Promoting Rapid And Sustained Learning Of Novel Information: Towards A New Learning Technique For The Classroom

In education, we want students to acquire new information quickly and retain that information over long time periods. Unfortunately, student learning rarely conforms to this ideal. We can learn quickly when new information is supported by previously acquired knowledge of the topic. However, when a topic is entirely novel, learning is typically slow and effortful. For example, we might rapidly learn about the structure of neurons ('brain cells') if we have pre-existing knowledge about the structure of other cells in the body. However, that information would take time to learn, and would likely be forgotten rapidly, when not supported by pre-existing knowledge.

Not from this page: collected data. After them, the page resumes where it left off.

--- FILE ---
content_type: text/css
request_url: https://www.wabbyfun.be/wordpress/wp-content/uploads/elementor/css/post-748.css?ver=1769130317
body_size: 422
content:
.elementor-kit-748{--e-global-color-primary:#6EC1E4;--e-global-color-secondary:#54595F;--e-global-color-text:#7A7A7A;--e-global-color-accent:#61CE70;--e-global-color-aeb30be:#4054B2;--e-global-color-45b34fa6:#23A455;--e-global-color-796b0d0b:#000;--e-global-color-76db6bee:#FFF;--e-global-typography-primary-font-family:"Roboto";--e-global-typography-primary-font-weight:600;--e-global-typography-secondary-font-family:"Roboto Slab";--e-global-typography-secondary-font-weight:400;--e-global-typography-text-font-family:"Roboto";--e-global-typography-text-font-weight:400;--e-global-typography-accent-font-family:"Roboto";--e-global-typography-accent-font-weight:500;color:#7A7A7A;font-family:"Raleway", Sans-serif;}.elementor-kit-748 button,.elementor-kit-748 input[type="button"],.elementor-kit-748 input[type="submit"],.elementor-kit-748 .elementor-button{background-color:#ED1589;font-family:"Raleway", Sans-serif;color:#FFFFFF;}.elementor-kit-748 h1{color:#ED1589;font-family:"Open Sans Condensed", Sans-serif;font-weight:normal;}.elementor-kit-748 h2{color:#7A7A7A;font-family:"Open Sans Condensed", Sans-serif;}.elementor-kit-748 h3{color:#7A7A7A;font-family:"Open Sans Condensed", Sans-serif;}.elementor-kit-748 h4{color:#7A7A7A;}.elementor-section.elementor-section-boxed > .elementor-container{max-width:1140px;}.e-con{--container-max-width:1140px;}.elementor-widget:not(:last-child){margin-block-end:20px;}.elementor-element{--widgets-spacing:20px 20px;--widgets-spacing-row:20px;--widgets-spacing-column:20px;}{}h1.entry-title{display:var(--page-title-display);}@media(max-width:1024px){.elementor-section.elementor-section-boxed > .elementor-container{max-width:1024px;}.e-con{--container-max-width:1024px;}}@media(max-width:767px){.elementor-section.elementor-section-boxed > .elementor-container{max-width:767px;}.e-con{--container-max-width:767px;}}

Cognitive psychology has revealed several post-encoding strategies and techniques to improve long-term retention of novel information. For example, repeated learning spaced out over time (the 'spacing effect'), as well as practicing retrieving the information ('retrieval practice'), have been shown in increase the retention of newly learnt information in the long-term. Ideally, we want to be able to learn new information without the need for pre-existing knowledge, or more effortful post-encoding techniques. We have recently shown that learning can be fast, and sustained over long periods, without the need for pre-existing knowledge, if learnt in a specific manner. This suggests we can learn completely novel information quickly, and retain that information for long time periods, under specific experimental conditions.

Using experimental psychology, computational modelling and functional brain imaging, we will provide a theoretical basis for this rapid and sustained learning effect, and reveal the optimal conditions for it to occur. We will then assess whether this rapid, sustained, learning is seen in children to ensure it could be used at all educational levels. Finally, we will assess whether the effect can be used to learn real educational material - for example, the structure of neurons in the brain. By the end of the grant, we will have provided a theoretical basis for how we can learn novel information quickly, and retain that information in the long term. Further, we will have taken critical steps to using this technique in the real-world.

This research programme is fundamental science and its primary impact is in advancing scientific theory. However, Section 3 of the grant takes crucial steps to using this theoretical insight in the real-world, and we therefore see societal impact in the medium- to long-term.

Academic - the academic impact is detailed in the "academic beneficiaries" section. In short, researchers in the fields of cognitive, educational, and developmental psychology will benefit from this research. The openly shared (anonymous) data and computational models will be of use to a wide variety of academics, allowing for faster and more diverse dissemination of knowledge.

Educational sector - the research has clear impact for the educational sector, given we will take steps towards developing a learning method to rapidly acquire novel information and retain it in the long-term. We will address critical questions related to education such as "how do we learn quickly?", "why are some things remembered better than others?", and "how can we enhance learning and retention?". Prior to Section 3, we will approach schools in the York region that we have pre-existing links with and seek their input into the design and implementation of the experiments in Section 3 - in particular the developmental aspects. As such, if schools are interested, the experiments in Section 3 will be co-produced with possible end-users of the research.

Clinical sector - A potential means of boosting learning and retention may be of benefit to individuals suffering from memory problems, for example individuals with amnesia or specific forms of dementia. Further research would be needed following this grant to ascertain whether the long-term retention effects for closed-loops are able to boost learning in such clinical populations.

Wider public - Our research has possible benefits for individuals learning new material, or revising for an exam, where the learning technique developed in the research programme might be used. Further, given the wide interest in the psychology of memory, sleep, and consolidation, our public dissemination plans will help to engage with these non-academic and non-educational audiences. In relation to this, both PIs have a track record in engaging in science outreach events across the UK.

Employed staff - the postdoctoral research associates will gain valuable experience in a full range of academic tasks required for a career in academic research. The opportunities, experiences and skills will also provide them with strong employment possibilities outside of academia if they chose to pursue non-academic careers - in particular, key skills in numeracy, literacy, public speaking, and knowledge transfer.